People go to company websites when they have a specific question. But instead of answers, you will find catalogs. That needs to change.
Let’s take a look at the initial situation: Websites with a high level of content often have tree structures. Contents are bundled according to topic, information hierarchies are derived from them and finally the page structure visible to the user is built up. If there is a topic that seems big enough, the tree structure is expanded in width or depth. The companies use the navigation as a table of contents and expect users to use the website like catalogs and to understand what is behind it. True to the motto: The content determines its structure.
But the greater the need for explanation, the more complex the structure becomes. Navigating back and forth between pages or long blocks of content frustrates users and doesn’t provide the right answers efficiently enough. If the expectation of the underlying content is not met quickly, the users jump off. In order to prevent this, many pages refer to related or more in-depth content – but have still not answered the user’s question.

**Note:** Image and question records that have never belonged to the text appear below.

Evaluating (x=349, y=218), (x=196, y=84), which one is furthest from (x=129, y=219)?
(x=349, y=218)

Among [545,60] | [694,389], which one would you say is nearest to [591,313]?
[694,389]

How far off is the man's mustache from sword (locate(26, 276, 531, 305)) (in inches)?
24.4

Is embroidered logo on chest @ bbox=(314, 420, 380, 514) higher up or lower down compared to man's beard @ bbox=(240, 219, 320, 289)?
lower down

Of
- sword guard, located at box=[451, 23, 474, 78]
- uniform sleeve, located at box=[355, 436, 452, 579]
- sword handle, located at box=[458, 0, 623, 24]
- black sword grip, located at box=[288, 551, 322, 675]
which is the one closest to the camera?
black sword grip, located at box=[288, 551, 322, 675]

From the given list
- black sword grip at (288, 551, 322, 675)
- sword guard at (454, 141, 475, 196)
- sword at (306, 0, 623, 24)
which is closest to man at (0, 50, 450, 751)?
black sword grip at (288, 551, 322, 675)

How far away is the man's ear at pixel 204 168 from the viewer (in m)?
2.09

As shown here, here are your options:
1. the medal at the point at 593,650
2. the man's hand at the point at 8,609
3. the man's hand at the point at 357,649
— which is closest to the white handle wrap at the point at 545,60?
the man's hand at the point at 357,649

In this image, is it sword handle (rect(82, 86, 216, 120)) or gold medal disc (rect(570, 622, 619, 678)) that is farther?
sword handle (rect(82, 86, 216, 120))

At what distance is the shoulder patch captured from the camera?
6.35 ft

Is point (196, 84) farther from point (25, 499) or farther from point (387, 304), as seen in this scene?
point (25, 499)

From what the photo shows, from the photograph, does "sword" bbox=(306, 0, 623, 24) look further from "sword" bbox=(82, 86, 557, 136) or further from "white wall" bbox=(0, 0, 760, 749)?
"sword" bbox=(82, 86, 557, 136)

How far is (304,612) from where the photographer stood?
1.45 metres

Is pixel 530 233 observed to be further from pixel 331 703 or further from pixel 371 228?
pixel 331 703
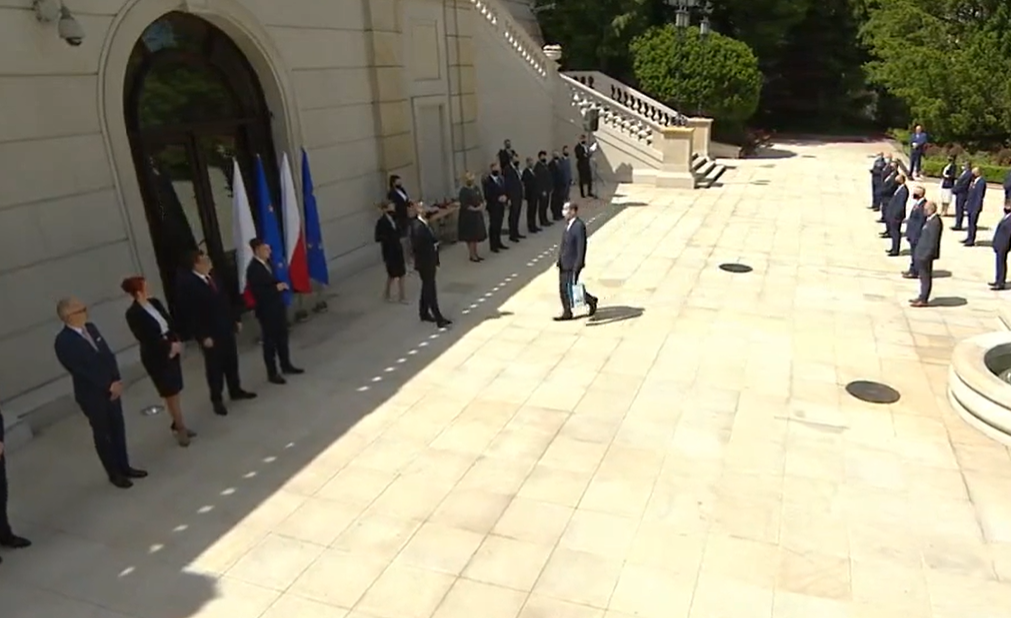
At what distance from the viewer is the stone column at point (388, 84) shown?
41.4 feet

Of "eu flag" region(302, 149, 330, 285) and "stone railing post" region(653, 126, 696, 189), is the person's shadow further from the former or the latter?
"stone railing post" region(653, 126, 696, 189)

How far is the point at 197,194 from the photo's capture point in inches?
391

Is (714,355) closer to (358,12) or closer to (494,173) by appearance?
(494,173)

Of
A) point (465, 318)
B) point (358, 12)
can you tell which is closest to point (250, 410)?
point (465, 318)

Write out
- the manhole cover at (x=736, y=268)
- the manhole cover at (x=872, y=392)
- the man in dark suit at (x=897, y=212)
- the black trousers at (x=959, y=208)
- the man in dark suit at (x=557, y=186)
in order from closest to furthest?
the manhole cover at (x=872, y=392) < the manhole cover at (x=736, y=268) < the man in dark suit at (x=897, y=212) < the black trousers at (x=959, y=208) < the man in dark suit at (x=557, y=186)

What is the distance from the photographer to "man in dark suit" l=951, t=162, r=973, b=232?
14.8 meters

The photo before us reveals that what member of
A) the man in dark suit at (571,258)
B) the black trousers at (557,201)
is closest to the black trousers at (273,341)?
the man in dark suit at (571,258)

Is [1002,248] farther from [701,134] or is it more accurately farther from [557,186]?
[701,134]

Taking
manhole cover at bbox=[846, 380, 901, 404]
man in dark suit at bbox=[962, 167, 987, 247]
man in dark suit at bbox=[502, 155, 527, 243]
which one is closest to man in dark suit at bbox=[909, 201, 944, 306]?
manhole cover at bbox=[846, 380, 901, 404]

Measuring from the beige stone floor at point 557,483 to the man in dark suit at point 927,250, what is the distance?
34 cm

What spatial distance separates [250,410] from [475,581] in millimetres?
3878

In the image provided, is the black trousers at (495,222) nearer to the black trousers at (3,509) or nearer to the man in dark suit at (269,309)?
the man in dark suit at (269,309)

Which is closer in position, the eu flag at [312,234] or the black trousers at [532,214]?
the eu flag at [312,234]

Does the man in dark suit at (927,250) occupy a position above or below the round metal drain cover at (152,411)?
above
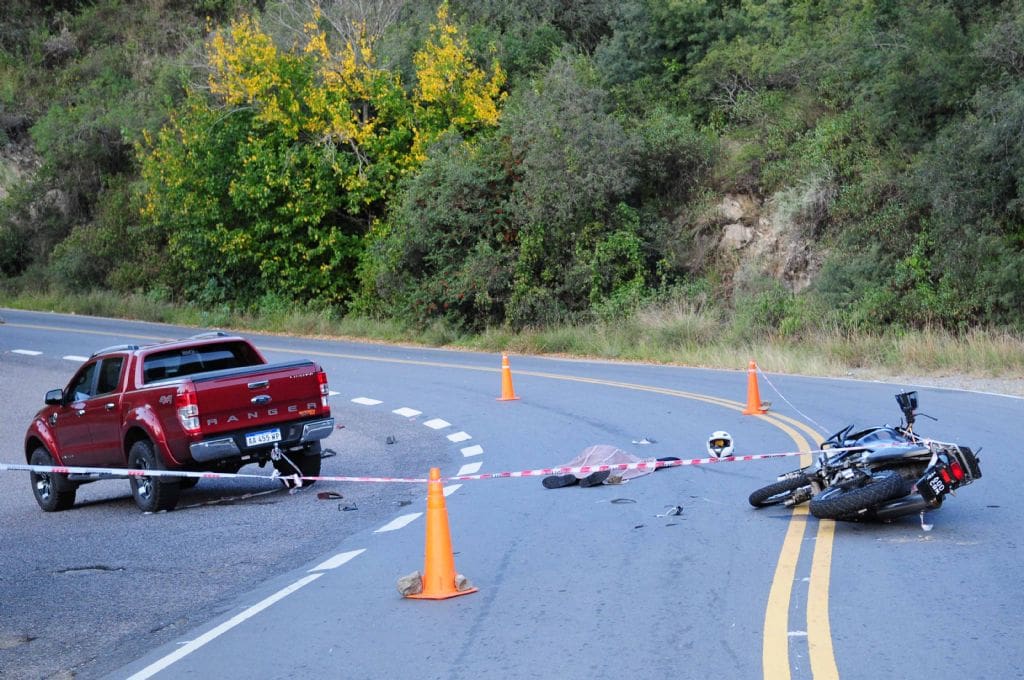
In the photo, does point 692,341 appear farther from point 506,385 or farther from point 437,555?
point 437,555

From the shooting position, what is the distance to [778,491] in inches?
396

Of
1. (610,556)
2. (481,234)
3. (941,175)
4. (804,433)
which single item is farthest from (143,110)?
(610,556)

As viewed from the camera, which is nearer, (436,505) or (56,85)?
(436,505)

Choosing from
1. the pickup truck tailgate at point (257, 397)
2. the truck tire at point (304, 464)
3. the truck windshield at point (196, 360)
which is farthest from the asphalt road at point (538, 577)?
the truck windshield at point (196, 360)

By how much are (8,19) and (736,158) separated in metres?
45.2

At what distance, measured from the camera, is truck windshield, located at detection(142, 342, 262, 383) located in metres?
13.5

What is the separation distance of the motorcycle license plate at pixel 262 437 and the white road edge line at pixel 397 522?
7.33 feet

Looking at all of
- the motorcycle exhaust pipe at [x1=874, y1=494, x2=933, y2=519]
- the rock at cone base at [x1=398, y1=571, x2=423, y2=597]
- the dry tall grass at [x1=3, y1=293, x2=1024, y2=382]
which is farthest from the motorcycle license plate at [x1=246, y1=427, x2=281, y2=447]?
the dry tall grass at [x1=3, y1=293, x2=1024, y2=382]

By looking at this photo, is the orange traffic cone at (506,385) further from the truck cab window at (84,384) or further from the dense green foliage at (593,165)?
the dense green foliage at (593,165)

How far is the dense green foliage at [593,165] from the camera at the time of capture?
85.5ft

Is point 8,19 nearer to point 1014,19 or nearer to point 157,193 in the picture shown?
point 157,193

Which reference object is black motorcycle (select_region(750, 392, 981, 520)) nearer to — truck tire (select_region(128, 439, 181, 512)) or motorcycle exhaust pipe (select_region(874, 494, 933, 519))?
motorcycle exhaust pipe (select_region(874, 494, 933, 519))

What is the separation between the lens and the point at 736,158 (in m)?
31.8

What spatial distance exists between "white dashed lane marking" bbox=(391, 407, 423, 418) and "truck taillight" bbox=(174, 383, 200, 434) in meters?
7.12
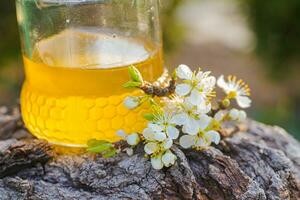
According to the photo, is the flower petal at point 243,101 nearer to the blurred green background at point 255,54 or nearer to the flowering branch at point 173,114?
the flowering branch at point 173,114

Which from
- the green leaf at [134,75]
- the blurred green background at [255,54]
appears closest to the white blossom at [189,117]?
the green leaf at [134,75]

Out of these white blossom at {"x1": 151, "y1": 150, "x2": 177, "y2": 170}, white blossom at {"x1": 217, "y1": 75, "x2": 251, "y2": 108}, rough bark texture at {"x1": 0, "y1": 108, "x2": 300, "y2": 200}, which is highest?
white blossom at {"x1": 217, "y1": 75, "x2": 251, "y2": 108}

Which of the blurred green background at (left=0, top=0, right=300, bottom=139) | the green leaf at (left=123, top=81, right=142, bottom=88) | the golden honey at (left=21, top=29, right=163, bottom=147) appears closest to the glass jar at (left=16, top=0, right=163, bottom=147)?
the golden honey at (left=21, top=29, right=163, bottom=147)

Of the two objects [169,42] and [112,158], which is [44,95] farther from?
[169,42]

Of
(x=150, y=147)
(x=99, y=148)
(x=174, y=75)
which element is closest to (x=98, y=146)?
(x=99, y=148)

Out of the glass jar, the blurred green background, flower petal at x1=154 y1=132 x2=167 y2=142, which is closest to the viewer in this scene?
flower petal at x1=154 y1=132 x2=167 y2=142

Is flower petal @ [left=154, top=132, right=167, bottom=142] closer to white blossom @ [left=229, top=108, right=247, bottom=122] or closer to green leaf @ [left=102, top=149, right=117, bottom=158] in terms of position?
green leaf @ [left=102, top=149, right=117, bottom=158]
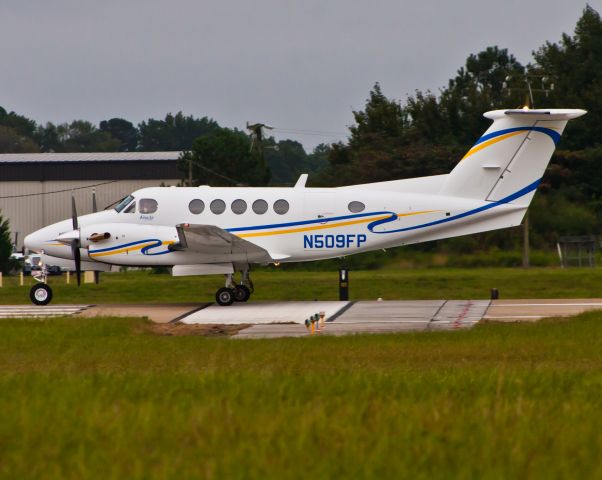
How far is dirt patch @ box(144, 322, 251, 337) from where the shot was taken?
2109 cm

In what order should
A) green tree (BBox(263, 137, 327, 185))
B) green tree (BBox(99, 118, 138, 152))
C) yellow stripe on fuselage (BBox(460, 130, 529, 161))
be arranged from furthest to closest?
green tree (BBox(99, 118, 138, 152)) < green tree (BBox(263, 137, 327, 185)) < yellow stripe on fuselage (BBox(460, 130, 529, 161))

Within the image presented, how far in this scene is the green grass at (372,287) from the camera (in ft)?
105

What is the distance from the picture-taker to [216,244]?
26750 mm

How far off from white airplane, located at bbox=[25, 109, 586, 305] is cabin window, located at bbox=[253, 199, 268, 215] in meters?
0.02

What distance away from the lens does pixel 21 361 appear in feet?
51.6

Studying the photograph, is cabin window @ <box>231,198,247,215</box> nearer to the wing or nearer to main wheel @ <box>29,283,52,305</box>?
the wing

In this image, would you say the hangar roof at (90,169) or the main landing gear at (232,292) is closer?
the main landing gear at (232,292)

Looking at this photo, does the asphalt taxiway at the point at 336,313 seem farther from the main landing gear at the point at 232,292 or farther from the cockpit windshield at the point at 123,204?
the cockpit windshield at the point at 123,204

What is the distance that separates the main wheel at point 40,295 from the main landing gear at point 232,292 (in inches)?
173

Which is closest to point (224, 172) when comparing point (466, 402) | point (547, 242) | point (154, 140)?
point (547, 242)

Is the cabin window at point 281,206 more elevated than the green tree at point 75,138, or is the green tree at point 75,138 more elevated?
the green tree at point 75,138

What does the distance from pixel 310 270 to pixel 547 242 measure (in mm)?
8869

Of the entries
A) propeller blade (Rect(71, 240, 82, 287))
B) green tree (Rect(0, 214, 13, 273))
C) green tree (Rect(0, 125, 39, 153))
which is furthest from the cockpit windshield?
green tree (Rect(0, 125, 39, 153))

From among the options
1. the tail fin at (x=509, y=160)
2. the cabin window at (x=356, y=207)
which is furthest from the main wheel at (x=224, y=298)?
the tail fin at (x=509, y=160)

An example to illustrate: Many vehicle manufacturers are experiencing the greatest upheaval in decades with the electrification of their fleets. Users also have completely new questions before they buy a vehicle. Many manufacturers dedicate their own areas and sub-pages to the topic of “electric driving”, but often forget to answer critical questions from potential buyers, such as about the charging infrastructure, directly at the points where they arise – such as on the model pages or even in the configurator .
When classic approaches meet modern demands
The handling of content provided by websites has to change: With traditional structures, companies can neither achieve their users nor their business goals. Increasing complexity and increasing need for explanation in many areas meet increasing demands – with the user’s attention span becoming ever smaller. Websites must therefore be understood as intelligent tools that adapt to the situation and motivation of the user.
The decisive step is to break away from the inner view of the provider and to take the perspective of the user. The methods that companies can use for this include, for example, so-called user stories, which in interaction with personas, i.e. prototypes for target groups, define very specific tasks for website users in order to be able to offer suitable solutions. The “jobs to be done” method works independently of personas: Here so-called job stories are formulated which are dedicated to precise situations, motivations and the associated expectations of users and represent a very empathic approach in terms of customer focus.
The aim is to lead the information architecture back to a real consideration of all content in content modules and consequently to connect, for example, with the mentioned job stories in order to be able to define in which situations users are looking for which answers. The information architecture is then no longer misused as an extended sitemap, but provides the clear, informative basis for the first steps to implement the actual navigation and page structure.
The progressive content approach
With the progressive content approach, companies provide content on their websites that is displayed to the user according to their behavior so that they can achieve their goal. This also means: If the situation and motivation of the user change, ideally the content module must also adapt to it.
This approach assumes that the navigation with as few levels as possible is only used for a rough introduction, but the pages themselves can then react much more efficiently than navigation and the complex structure behind it to the demands of the user. The foundation for this is strongly compressed content that leads to quick understanding and shows much better than tree structures which deeper information is hidden behind them – without piling up mountains of content. From here, users can access further content and stay directly on the page.
A good example of this is Tesla’s US site : navigation focuses on vehicles and energy as another product. Only a single, full-screen module is used for each topic block on the model side, which clearly outlines the topic. Each of these modules has a Learn More button, which can then be used to open the in-depth content. However, the user remains on the model page and can easily change the depth of the content at any time. In this way, the site succeeds in meeting as many user motivations as possible in the shortest possible time.
The progressive content approach can also result in content being offered several times, depending on the context, on different pages. In combination with clear, conversion-driven actions and call-to-actions, user and business goals are combined.
Modern content management systems, which no longer function in templates for fixed page structures, but as interfaces of building blocks for every type of content, facilitate precisely this path for modern websites. Because these systems no longer only think in terms of predefined modules or entire pages, but in terms of content modules that can be adapted to the situations and motivations of the users in their form and depth. A smart CMS can therefore keep important information ready in the system at any time and react to user requests in real time.
A look ahead
The next level of the progressive content approach is not only to think of content in clusters, but to react directly to obvious user needs – that is, not only to deepen the existing content, but to offer decisions and thus solutions. This model can be optimally combined with tracking and analysis data in order to develop pages that can be adapted to requirements in terms of form, content and visual appearance: Personalization takes place in real time via a dynamic page structure – indirectly via user behavior as well as directly via Interactions.
Then the website will finally go from a catalog to a tool that provides users with holistic solutions – and companies have shown that they understand what their users want.